Figure 1. Purification four peptides from the venom of the scorpion Opisthacanthus madagascariensis

The subfraction containing the Om-toxins was separated by reverse-phase HPLC (TSK gel ODS 120-T column; 0.46 cm×25 cm) with a 40 min linear gradient of 12.5–60% (v/v) acetonitrile/water (1:1, v/v) in 0.1% TFA. The fractions containing the four peptides OmTx1, OmTx2, OmTx3 and OmTx4 were collected, and the peptides were lyophilized and further purified by HPLC on a TSK ODS 120T gel with a linear gradient of 12.5–60% acetonitrile in 0.01 M ammonium acetate, pH 5.8, in 40 min.

Figure 2. Amino acid sequence determination of OmTx1, OmTx2, OmTx3 and OmTx4

The alkylated peptides were digested with trypsin and subjected to LC/MS and LC/MS/MS analysis. The arrows show cleavage sites.

Figure 3. Effects of OmTx1, OmTx2 and OmTx3 on Kv1.1, Kv1.2 and Kv1.3 channels expressed in Xenopus laevis oocytes

Control conditions are compared with the presence of the toxin (500 μM; indicated by *). See the text for details.

Figure 4. Sequence alignment of Om-toxins with related toxins (A), and nOe statistics for OmTx1 (B), OmTx2 (C) and OmTx3 (D)

(A) Sequence alignment of the three Om-toxins with κ-hefutoxin1 isolated from the scorpion Heterometrus fulvipes and BgK toxin from the sea anemone Bunodosoma granulifera. Cysteine residues are highlighted in black, and conserved residues are highlighted in grey. (B) Upper panel: sequence of OmTx1 and sequential assignment. Collected nOes are classified into weak, medium and strong, which are indicated by thin, medium and thick lines respectively. Lower panels: nOe and R.M.S.D. distribution for OmTx1. Intraresidue nOes are designated by black bars, sequential nOes by dark grey bars, medium nOes by light grey bars and long-range nOes by white bars. R.M.S.D. values for backbone and all heavy atoms are indicated by black and grey bars respectively. (C) As in (B), for OmTx2 (C) and OmTx3 (D).

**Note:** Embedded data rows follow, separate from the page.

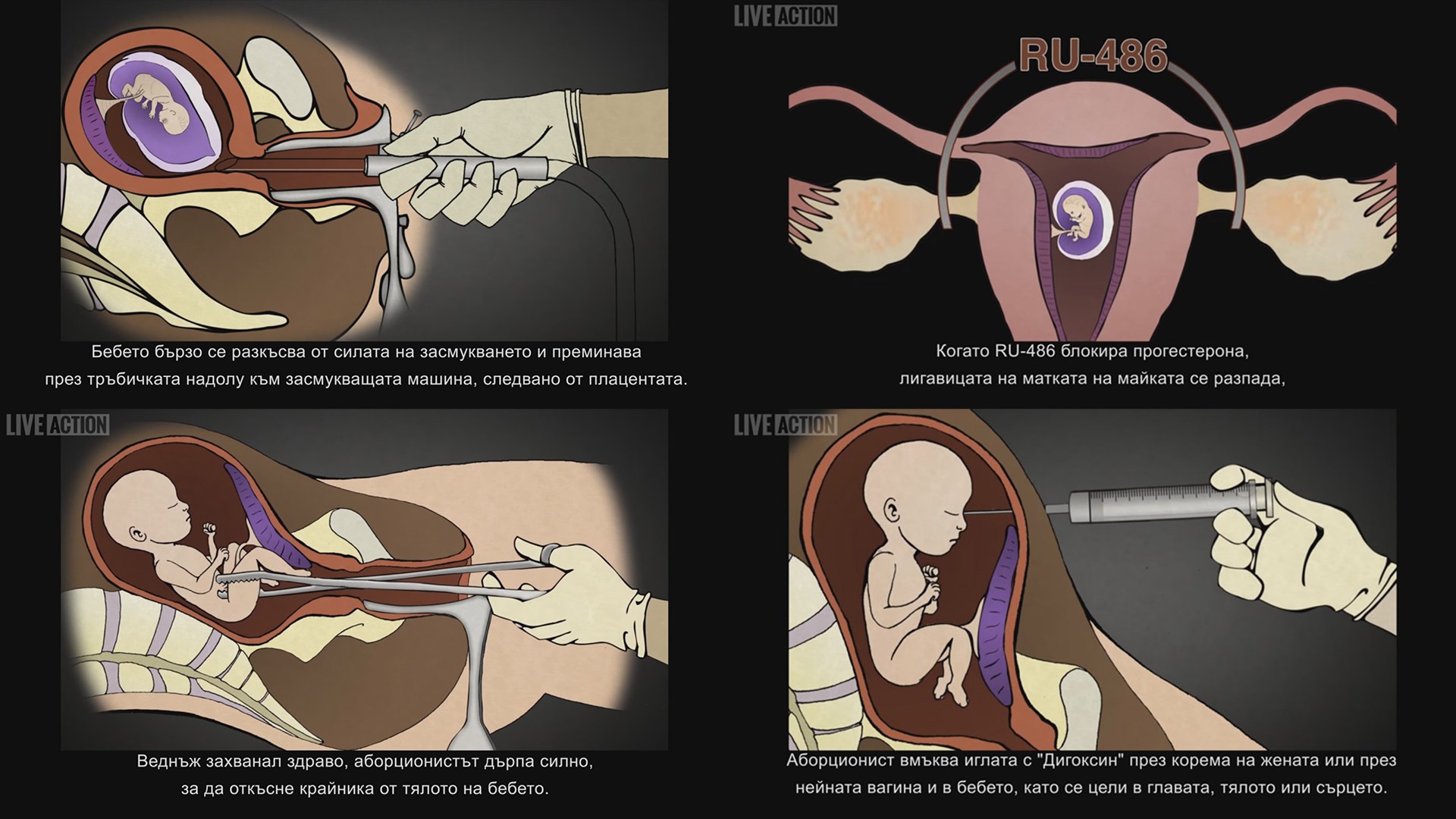 Бебето бързо се разкъсва от силата на засмукването и преминава през тръбичката надолу към засмукващата машина, следвано от плацентата.

LIVE ACTION

RU-486

Когато RU-486 блокира прогестерона, лигавицата на матката на майката се разпада,

LIVE ACTION

Веднъж захванал здраво, аборционистът дърпа силно, за да откъсне крайника от тялото на бебето.

LIVE ACTION

Аборционист вмъква иглата с "Дигоксин" през корема на жената или през нейната вагина и в бебето, като се цели в главата, тялото или сърцето.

Figure 5. Chemical shift variations in relation to sequence for OmTx2 compared with OmTx1 (□) and for OmTx3 compared with OmTx1 (■)

Figure 6. Three-dimensional structure of Om-toxins and κ-hefutoxin, and their dipole moment

(A) Stereopair views of the best 30 solution structures [backbone (N, Ca, C)] of the molecules OmTx1, OmTx2 and OmTx3. κ-Hefutoxin structure is not available (NA). (B) Molscript representations of OmTx1, OmTx2, OmTx3 and κ-hefutoxin. (C) GRASP representations of OmTx1, OmTx2, OmTx3 and κ-hefutoxin. The dipole moments are indicated by the arrows. The surface and the backbone of the toxins are represented.